シロの腕を掴んで引っ張った瞬間、男は違和感に気づいた。
妙に右腕が軽くて先が冷たいなと感じて後ろを振り返ると、片目を紅く染めた少女と、地に落ちる凍った腕があった。
「あ?」
左腕と比較して右腕が短いことに気づいた男が間抜けな声を漏らした。
一歩遅れて、その腕が自分のものだと気づいた男の瞳の色が恐怖に染まり、絶叫を上げる。
「ひっ、ぎゃああああああ!う、腕が!俺の腕がああああ!た、助けてくれ!は、早くこいつ殺せえええ!」
少女の腕を握った男の腕が凍り付いて地に落ちる瞬間を呆然と見ていた仲間達だったが、男の叫び声を聞いて我に返る。
一斉に剣や短剣などを引き抜いて少女を殺しにかかる。
もう少しで少女に刃が届くといったところで、不意に冷気を感じ、その場にピタリと静止した。
ジワリと流れ出るものを感じた男は視線を下に向ける。見れば、男のお腹を巨大な氷柱が貫通していた。他の仲間たちも同じように体を氷に貫かれていた。

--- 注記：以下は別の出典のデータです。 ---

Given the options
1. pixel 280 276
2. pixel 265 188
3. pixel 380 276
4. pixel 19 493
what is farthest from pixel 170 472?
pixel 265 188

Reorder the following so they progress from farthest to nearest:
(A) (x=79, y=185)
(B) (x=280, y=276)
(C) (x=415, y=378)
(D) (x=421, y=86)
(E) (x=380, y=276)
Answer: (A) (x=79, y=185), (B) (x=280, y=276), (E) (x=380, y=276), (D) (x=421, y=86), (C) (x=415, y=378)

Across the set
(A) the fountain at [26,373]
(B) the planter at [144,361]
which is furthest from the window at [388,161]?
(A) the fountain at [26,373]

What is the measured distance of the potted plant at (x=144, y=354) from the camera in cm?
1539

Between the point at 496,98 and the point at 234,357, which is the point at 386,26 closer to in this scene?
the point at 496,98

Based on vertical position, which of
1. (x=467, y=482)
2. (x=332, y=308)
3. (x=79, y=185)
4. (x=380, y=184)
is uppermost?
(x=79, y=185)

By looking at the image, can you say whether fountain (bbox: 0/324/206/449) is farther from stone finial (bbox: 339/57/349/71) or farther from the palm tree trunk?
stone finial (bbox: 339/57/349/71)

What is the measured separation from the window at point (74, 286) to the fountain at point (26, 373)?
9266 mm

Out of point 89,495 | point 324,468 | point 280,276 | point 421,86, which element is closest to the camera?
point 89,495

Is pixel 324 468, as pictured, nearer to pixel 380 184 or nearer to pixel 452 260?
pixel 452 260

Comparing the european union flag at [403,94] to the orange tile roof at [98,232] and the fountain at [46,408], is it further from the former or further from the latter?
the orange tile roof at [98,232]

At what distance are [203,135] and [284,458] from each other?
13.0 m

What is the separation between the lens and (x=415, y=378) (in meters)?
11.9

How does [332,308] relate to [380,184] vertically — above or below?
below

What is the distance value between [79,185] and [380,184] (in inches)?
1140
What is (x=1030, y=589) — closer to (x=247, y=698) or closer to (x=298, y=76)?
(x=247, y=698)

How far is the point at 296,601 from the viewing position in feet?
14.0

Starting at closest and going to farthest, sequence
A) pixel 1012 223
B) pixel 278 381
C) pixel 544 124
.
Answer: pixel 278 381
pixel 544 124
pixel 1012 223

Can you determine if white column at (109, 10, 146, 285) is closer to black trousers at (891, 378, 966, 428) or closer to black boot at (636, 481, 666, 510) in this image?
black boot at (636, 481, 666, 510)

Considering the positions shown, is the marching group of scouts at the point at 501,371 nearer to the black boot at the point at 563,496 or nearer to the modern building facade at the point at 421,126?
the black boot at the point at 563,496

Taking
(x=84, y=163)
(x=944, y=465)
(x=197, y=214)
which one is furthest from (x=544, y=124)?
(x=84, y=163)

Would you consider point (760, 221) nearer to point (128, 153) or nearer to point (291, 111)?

その中心で佇む少女を見て、とんだ藪蛇をつついてしまったと後悔しながら男の意識は途切れた。
流れる魔力の量が増えているのを感じたシロは、とびかかってくる男たちに向かって魔力を地面に流し氷の針を作り出した。
勢いを殺しきれなかった男たちは皆、生えてきた氷が身体を突き刺さる。腕が千切れてその場で尻もちをついて悲鳴を上げていた男も背中から貫かれて血を流している。男達は死んではいないようだが、複数の氷柱に身体を貫かれて血を流しているので、放っておいてもそのうち死ぬはずだ。
「助けてくれぇ」と耳に届く声を無視しながら、残った一人に視線を向ける。
「残りはあなただけね」
「く、来るな化け物!」
残った馬車を操作していた男に近付いていく。
シロが近づいて来るのがわかり、逃げ出そうとする男の足元を固めて動けなくする。
「ねえ、ちょっと聞きたいんだけどい「な、なんでもする!だから殺さないでくれ!」」
「ふ~ん、何でもと言った?ならシロの質問に答えてくれない?ここから一番近い街に行きたいんだけど、どっちへ行けばいいのか教えてくれない?ちゃんと教えてくれたら生かしてあげる」
「ほ、ほんとうだな?本当に殺さないのか?」
「五月蠅い、さっさと答えて。じゃないと殺す」
「ひっ」
ぎゃあぎゃあと騒ぐ男の下半身を凍らせて黙らせる。周りを凍らせただけなので男は無事だ。ぶるぶると寒さによって震え、紫に変色していく唇を開く。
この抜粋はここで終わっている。